# SQL Dialect Semantic Specifications
Semantic knowledge for SQL dialects used in flowscope's analyzer.
## Used by build.rs
These files are read by `build.rs` to generate Rust code in `src/generated/`:
| `dialects.json` | `case_sensitivity.rs` | Normalization strategies, pseudocolumns, identifier quotes |
| `functions.json` | `functions.rs` | Function classification (aggregate/window/udtf sets) |
| `scoping_rules.toml` | `scoping_rules.rs` | Alias visibility rules (GROUP BY, HAVING, ORDER BY, LATERAL) |
| `dialect_behavior.toml` | `function_rules.rs` | NULL ordering, UNNEST behavior, date function arg skip rules |
| `normalization_overrides.toml` | `case_sensitivity.rs` | Dialects with custom normalize_identifier logic |
## Not Yet Used (Reference Data)
These files contain useful data for future features but aren't wired into code generation yet:
| `dialect_keywords.toml` | Reserved keyword validation |
| `dialect_specific_functions.toml` | Dialect-specific function availability checks |
| `function_return_types.toml` | Type inference for expressions |
| `type_system.toml` | Type coercion and casting rules |
| `table_generating_functions.toml` | UDTF detection with is_table_source flag |
## Key Data Points
### Function Categories
- 57 aggregate functions
- 13 window functions
- 5 UDTFs (table-generating)
- 371 scalar functions
### Normalization Strategies
- `case_insensitive`: BigQuery, DuckDB, Spark, Trino, Redshift, Hive, Presto, SQLite, Databricks, TSQL
- `case_sensitive`: ClickHouse, MySQL, Doris, StarRocks
- `lowercase`: Postgres, Drill, Teradata, Tableau
- `uppercase`: Snowflake, Oracle
### Alias Visibility in GROUP BY
- **Allows**: BigQuery, ClickHouse, Databricks, DuckDB, Hive, MySQL, Redshift, Spark, SQLite
- **Denies**: Postgres, Presto, Trino, Oracle, TSQL, Snowflake, Teradata
### NULL Ordering (ORDER BY default)
- `nulls_are_large` (NULLS LAST): Postgres, Oracle, Snowflake, Redshift
- `nulls_are_small` (NULLS FIRST): BigQuery, MySQL, Spark, SQLite, TSQL
- `nulls_are_last`: ClickHouse, DuckDB, Presto, Trino
### UNNEST Behavior
- **Implicit** (no CROSS JOIN needed): BigQuery, Redshift
- **Explicit** (requires CROSS JOIN): All others
### Custom Normalization Logic
Some dialects have complex normalization that can't be captured by a single strategy:
- **BigQuery**: Mixed case sensitivity
- CTEs: case-insensitive (lowercased)
- UDFs: case-sensitive (preserved)
- Qualified tables: case-sensitive (preserved)

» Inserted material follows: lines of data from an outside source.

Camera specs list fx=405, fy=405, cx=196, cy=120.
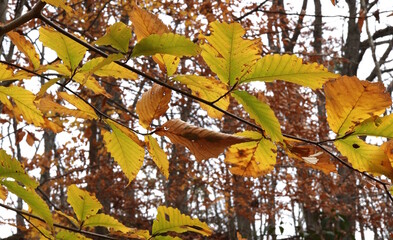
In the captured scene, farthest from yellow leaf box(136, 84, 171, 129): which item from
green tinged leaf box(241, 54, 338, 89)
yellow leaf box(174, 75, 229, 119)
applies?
green tinged leaf box(241, 54, 338, 89)

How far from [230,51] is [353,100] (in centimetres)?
Answer: 17

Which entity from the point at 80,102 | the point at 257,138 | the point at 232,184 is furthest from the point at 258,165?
the point at 232,184

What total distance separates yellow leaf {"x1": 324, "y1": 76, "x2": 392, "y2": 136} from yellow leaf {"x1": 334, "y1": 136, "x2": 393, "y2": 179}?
0.02m

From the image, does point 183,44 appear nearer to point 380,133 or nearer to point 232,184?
point 380,133

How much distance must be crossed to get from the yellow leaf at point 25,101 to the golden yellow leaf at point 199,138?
387 millimetres

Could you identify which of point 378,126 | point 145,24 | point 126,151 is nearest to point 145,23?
point 145,24

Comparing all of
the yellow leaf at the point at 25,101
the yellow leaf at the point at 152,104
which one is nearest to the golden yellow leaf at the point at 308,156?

- Unqualified identifiers: case-insensitive (lowercased)
### Table-Generating Functions (UDTFs)
Functions that produce rows rather than scalars (affect lineage graph structure):
- `UNNEST`, `EXPLODE`, `POSEXPLODE` - array expansion
- `LATERAL` - correlated subquery
- `GENERATE_SERIES`, `GENERATE_DATE_ARRAY` - row generators
- `VALUES` - inline table constructor
### Scope-Creating Expressions
Expressions that create new column visibility scopes:
- `Subquery` - isolated scope
- `CTE` - named scope
- `DerivedTable` - table scope
- `UDTF` - table function scope
- `Lateral` - allows outer scope references
- `Union/Intersect/Except` - combined scopes
## Regenerating
The TOML files were manually curated based on vendor documentation and testing.